So to wrap things up, I just want to share a few things:
Data literacy improves communication between both consumers and producers of data across the firm.
We can use data visualizations to provide context, insight, and understanding from data to a large audience of users without being a data scientist or an engineer.
Data models are the secret sauce to fast, fast visualizations. Creating your data miles to answer questions, so you can focus on the Why.
KYD, or Know Your Data. It requires you to do a little research about the underlying source. You can uncover business rules that are not transparent in the data itself. KYC will build trust when you're analyzing and arguing with your data.
Lastly, sharing is caring. We want to break down those analytic silos by empowering others within the organization to read, work with, analyze, and argue with data.
So thank you very much for joining me today. I look forward to having more conversations about analytics and all things data. So I think we're ready for some questions.
Questions and Answers
Question: You mentioned not having too many colors in a visualization. Is there a best practice to have only a certain amount of colors? Is there a maximum of 6 or 10 colors for example?
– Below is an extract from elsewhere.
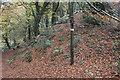 ST1990 : Sirhowy Valley Walk signpost, Craig-goch by M J Roscoe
Answer: That's a good question. It will vary, depending on the data subject that you're working with. But I do go to the power of three sometimes. I've seen a lot of value in theming your applications now, and color matching within the dimensions across different charts and apps. Three is ideal, but if you have to go more, then, you know, five or seven can work. I think the key takeaway from that is if you have to display lots of colors, make sure they don't contradict something in another chart. So the legend in one chart is the same color as the different dimension values in another. That happens in geography often right? If you're looking at a map of countries and then you look over in another dimension and it has the same color that's using, for example, Belarus or whatever other countries you have. The user in the audience would start confusing, is that data associated with that country? Even know that the other chart is not related to that.
Question: Is it better to create one multiple-dimension chart or multiple one-dimension charts?
Answer: I am definitely, on the side of less, is more. So I usually go to one-dimensional charts. I find that multiple dimension charts or creating complimentary charts can confuse the user. But even in my last example, right? I am using color and dimensions to tell that story. So one suggestion would be, use the color as an opportunity to add another insight, without adding an extra dimension in the chart. So you don't have to display too many values all at the same time.
Question: Can over-labeling add clutter or add confusion? I think this is something that I've definitely seen also in my personal life when I look at different data visualizations, and I look at different data, storytelling techniques, and books. Or is it best possible to provide all labels and ensure they are built on quickly?
Answer: Yeah, there's a lot of give and take on that. You know, once you see this chart for the first time, there doesn't need to be all this boilerplate language to explain everything to the user, because the next time they go in, they already know all the information in their data, that's the KYD, right? All the extra background or history of how you got to that. I try to always provide information about the data or some kind of link to that information. So maybe that's a nice tradeoff. We always have pages or, you know, links to our apps to give much more detail around the methodology of how we built the app and the data dictionaries or details around, you know, how to read the charts. I've been leaning towards using YouTube-style videos on occasion to train people. Because I find that to be also being about, available to for first time users. But there's no right or wrong answer, there's sometimes, you know, for legal responsibilities, you have to put, you know, regulatory stuff. You know, you have to put the boilerplate language in there.
Question: What are your default tools or techniques for exploratory data analysis?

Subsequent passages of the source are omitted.